(AVAILABLE DATA)

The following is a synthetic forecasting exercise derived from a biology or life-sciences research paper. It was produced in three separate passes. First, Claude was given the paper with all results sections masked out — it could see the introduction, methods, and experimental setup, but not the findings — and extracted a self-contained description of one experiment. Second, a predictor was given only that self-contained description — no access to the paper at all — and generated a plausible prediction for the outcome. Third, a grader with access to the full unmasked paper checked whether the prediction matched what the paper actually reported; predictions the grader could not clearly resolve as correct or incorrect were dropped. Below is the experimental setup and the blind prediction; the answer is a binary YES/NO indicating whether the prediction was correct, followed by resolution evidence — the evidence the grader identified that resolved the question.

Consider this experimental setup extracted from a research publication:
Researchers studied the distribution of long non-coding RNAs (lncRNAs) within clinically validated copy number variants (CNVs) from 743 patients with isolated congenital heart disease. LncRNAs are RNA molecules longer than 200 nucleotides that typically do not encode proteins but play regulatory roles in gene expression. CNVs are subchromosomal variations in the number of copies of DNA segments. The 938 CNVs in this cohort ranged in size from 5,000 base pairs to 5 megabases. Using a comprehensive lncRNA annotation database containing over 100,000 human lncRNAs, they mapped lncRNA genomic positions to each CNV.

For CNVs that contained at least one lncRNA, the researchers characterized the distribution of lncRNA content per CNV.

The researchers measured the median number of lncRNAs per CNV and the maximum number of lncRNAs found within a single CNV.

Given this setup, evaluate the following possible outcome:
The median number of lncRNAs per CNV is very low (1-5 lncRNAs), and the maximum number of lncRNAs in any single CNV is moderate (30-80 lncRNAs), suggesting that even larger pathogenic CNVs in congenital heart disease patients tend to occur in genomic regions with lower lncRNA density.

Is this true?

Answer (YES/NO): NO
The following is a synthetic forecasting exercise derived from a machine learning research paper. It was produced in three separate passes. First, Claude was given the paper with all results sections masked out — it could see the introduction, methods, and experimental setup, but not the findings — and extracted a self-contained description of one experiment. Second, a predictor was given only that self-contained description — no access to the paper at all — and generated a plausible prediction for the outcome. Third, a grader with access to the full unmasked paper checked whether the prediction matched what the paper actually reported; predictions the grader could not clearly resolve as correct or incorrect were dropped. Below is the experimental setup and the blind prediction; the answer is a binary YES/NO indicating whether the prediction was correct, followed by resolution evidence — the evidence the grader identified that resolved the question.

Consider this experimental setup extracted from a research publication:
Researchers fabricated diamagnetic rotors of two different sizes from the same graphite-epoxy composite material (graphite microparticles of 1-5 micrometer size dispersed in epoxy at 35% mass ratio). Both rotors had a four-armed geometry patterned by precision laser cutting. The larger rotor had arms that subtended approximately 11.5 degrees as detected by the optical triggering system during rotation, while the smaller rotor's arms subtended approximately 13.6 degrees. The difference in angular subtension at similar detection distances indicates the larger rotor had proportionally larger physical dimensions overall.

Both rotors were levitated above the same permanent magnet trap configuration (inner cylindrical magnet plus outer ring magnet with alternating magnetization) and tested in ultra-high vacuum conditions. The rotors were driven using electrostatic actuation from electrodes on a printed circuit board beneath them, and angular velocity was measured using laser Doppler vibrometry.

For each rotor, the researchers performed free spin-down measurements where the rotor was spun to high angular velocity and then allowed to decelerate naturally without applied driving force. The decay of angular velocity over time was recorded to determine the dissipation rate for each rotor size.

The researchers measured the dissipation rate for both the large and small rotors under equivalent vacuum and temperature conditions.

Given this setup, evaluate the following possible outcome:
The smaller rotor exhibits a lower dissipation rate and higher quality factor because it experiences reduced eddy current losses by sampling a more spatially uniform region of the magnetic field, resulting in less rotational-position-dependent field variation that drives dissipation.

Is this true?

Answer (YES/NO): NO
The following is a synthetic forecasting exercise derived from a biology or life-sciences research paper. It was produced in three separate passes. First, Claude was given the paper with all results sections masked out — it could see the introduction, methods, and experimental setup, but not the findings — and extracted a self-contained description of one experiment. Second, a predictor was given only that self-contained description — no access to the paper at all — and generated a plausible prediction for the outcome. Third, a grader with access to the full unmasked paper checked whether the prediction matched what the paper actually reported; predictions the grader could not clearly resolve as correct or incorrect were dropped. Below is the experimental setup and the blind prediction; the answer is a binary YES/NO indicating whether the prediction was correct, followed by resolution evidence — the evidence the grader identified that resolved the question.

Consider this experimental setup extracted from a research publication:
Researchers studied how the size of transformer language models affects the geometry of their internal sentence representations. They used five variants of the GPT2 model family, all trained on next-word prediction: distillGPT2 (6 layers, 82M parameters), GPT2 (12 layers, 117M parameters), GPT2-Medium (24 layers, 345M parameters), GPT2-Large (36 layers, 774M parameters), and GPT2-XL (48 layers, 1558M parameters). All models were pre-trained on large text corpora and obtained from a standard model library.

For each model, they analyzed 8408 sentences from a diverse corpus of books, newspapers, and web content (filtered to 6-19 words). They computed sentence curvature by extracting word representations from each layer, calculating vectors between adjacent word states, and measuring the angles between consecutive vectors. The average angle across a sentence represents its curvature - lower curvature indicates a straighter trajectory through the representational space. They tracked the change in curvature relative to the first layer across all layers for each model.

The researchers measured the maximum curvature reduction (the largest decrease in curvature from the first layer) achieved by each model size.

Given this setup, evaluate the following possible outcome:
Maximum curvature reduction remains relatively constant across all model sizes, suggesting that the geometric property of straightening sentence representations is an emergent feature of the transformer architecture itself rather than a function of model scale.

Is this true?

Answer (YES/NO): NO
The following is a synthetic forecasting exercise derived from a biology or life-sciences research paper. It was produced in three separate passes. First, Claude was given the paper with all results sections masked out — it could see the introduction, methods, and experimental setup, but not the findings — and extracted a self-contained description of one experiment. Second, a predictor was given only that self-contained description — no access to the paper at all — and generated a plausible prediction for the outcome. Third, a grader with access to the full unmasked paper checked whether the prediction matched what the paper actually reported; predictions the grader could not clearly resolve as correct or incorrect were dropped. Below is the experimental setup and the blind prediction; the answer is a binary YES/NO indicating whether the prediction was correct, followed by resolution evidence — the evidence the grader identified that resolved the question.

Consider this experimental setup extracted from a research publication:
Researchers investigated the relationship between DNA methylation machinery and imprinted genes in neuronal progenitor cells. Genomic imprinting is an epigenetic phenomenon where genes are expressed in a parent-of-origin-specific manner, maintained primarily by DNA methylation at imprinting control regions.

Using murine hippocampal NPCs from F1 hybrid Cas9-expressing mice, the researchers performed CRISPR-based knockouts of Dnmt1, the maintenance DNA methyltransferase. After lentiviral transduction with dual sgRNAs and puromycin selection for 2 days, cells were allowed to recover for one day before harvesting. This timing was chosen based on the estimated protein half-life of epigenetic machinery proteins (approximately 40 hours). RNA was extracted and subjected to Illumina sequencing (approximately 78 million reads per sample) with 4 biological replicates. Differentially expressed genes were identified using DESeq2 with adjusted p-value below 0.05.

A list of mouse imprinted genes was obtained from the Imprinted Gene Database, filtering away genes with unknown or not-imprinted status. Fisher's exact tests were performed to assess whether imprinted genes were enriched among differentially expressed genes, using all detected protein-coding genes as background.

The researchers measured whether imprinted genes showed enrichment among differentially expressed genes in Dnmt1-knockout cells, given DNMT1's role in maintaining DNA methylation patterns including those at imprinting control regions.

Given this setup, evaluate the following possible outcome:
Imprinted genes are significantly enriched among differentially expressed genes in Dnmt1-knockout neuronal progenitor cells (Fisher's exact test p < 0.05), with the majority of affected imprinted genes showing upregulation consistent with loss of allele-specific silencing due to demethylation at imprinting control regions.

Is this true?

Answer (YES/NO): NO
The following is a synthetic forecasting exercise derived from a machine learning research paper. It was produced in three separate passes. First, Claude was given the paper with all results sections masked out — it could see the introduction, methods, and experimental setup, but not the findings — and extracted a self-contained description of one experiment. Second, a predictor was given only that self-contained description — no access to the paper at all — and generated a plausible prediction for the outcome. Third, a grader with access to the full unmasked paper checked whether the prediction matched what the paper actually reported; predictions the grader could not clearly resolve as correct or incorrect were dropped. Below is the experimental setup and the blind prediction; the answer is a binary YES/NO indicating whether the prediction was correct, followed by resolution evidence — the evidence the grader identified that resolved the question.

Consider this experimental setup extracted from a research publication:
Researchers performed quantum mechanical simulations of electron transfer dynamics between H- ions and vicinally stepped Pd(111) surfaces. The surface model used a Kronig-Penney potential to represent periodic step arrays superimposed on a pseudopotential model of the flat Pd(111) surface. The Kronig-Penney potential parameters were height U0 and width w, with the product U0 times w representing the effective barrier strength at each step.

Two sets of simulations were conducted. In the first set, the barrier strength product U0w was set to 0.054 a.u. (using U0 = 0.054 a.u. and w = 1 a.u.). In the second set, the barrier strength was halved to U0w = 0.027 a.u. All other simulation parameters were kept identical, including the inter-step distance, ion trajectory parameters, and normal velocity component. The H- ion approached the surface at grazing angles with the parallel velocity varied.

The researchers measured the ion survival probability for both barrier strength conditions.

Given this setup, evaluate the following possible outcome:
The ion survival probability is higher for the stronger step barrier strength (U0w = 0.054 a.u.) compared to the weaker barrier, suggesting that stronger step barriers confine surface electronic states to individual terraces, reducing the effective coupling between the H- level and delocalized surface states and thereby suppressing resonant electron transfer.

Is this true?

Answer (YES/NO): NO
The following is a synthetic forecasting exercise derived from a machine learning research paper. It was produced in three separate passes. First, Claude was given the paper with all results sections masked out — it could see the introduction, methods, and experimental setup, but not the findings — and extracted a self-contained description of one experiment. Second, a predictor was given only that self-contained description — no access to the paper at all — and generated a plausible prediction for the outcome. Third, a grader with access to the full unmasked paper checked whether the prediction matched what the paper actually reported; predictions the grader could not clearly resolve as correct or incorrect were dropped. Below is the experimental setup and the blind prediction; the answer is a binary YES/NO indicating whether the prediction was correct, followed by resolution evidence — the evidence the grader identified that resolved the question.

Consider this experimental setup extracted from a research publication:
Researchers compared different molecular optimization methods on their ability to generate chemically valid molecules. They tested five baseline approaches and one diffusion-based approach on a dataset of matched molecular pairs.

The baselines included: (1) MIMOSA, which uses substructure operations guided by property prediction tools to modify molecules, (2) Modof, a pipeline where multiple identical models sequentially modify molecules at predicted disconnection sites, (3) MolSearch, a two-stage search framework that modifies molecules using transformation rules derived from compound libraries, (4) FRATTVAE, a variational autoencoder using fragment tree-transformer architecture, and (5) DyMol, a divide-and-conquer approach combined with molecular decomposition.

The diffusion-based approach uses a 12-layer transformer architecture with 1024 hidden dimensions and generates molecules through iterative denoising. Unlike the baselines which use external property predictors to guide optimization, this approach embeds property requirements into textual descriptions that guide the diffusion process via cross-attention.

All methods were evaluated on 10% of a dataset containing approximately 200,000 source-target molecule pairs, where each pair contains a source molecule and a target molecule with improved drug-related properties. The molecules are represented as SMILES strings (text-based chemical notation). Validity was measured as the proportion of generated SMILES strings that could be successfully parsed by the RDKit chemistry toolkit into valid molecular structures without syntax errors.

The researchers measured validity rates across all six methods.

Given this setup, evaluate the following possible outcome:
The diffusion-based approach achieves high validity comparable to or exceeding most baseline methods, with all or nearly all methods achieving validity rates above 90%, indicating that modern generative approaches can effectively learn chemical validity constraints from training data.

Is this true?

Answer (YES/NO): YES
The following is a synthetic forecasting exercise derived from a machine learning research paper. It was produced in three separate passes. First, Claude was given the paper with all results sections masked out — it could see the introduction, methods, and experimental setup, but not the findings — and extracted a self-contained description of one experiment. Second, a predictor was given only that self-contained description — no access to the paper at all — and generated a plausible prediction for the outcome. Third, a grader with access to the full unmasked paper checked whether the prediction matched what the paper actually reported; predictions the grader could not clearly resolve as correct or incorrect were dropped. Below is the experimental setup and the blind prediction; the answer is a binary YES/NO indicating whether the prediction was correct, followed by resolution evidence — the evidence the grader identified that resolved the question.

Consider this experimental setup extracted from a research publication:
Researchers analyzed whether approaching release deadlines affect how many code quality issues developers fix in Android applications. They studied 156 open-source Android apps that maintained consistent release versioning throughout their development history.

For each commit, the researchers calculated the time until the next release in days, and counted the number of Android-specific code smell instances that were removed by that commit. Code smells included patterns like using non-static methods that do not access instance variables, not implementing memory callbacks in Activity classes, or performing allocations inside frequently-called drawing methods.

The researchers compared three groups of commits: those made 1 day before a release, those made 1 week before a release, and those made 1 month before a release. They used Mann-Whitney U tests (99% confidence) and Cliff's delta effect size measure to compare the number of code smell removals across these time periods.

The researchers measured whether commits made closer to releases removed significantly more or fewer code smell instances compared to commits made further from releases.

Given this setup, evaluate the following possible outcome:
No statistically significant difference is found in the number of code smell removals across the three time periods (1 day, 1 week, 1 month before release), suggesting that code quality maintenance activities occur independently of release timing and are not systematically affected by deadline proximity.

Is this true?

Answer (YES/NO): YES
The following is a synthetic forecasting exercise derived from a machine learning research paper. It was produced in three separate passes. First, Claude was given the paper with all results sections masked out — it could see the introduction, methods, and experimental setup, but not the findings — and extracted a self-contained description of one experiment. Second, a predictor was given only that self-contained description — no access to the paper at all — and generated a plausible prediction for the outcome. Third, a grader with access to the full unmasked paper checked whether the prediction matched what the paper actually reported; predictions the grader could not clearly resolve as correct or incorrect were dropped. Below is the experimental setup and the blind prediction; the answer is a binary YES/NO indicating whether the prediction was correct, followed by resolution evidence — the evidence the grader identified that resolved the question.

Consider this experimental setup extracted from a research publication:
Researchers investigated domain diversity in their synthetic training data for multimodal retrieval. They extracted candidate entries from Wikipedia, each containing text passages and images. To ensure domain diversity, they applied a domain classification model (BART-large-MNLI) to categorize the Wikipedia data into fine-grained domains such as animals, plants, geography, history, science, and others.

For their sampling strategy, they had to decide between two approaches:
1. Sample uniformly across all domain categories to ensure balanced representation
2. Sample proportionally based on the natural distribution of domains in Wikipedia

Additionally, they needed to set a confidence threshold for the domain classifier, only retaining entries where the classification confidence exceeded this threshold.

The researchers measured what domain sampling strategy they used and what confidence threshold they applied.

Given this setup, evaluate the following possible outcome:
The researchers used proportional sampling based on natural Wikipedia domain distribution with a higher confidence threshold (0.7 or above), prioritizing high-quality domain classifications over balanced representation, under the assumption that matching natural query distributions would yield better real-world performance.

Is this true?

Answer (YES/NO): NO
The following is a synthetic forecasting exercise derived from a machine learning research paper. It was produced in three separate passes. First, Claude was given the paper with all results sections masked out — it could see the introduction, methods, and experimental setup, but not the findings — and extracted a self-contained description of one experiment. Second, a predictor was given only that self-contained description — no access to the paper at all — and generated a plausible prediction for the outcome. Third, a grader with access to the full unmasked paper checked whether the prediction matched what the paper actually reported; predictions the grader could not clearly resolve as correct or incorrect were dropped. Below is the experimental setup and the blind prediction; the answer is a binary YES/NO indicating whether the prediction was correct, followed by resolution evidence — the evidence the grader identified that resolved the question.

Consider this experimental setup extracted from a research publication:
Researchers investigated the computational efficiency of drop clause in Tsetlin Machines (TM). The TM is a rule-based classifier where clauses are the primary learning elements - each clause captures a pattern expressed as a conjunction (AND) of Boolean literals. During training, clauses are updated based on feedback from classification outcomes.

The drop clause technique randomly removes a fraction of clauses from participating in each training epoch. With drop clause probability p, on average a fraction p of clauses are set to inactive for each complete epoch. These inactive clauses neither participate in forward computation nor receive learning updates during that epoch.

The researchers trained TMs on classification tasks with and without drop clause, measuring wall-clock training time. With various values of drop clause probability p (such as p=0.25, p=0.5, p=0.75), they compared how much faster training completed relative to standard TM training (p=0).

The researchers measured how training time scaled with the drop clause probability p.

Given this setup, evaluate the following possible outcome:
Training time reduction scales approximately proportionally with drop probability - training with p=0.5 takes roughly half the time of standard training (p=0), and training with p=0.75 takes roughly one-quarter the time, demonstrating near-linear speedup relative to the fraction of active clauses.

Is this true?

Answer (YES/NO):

(End AVAILABLE DATA)

→ **PROBLEM DESCRIPTION**: In the material above, transcribe exactly the lines beginning at the one with "1. Sample uniformly" and ending at the one with "The researchers used", both included.

→ **RESPONSE**:
1. Sample uniformly across all domain categories to ensure balanced representation
2. Sample proportionally based on the natural distribution of domains in Wikipedia

Additionally, they needed to set a confidence threshold for the domain classifier, only retaining entries where the classification confidence exceeded this threshold.

The researchers measured what domain sampling strategy they used and what confidence threshold they applied.

Given this setup, evaluate the following possible outcome:
The researchers used proportional sampling based on natural Wikipedia domain distribution with a higher confidence threshold (0.7 or above), prioritizing high-quality domain classifications over balanced representation, under the assumption that matching natural query distributions would yield better real-world performance.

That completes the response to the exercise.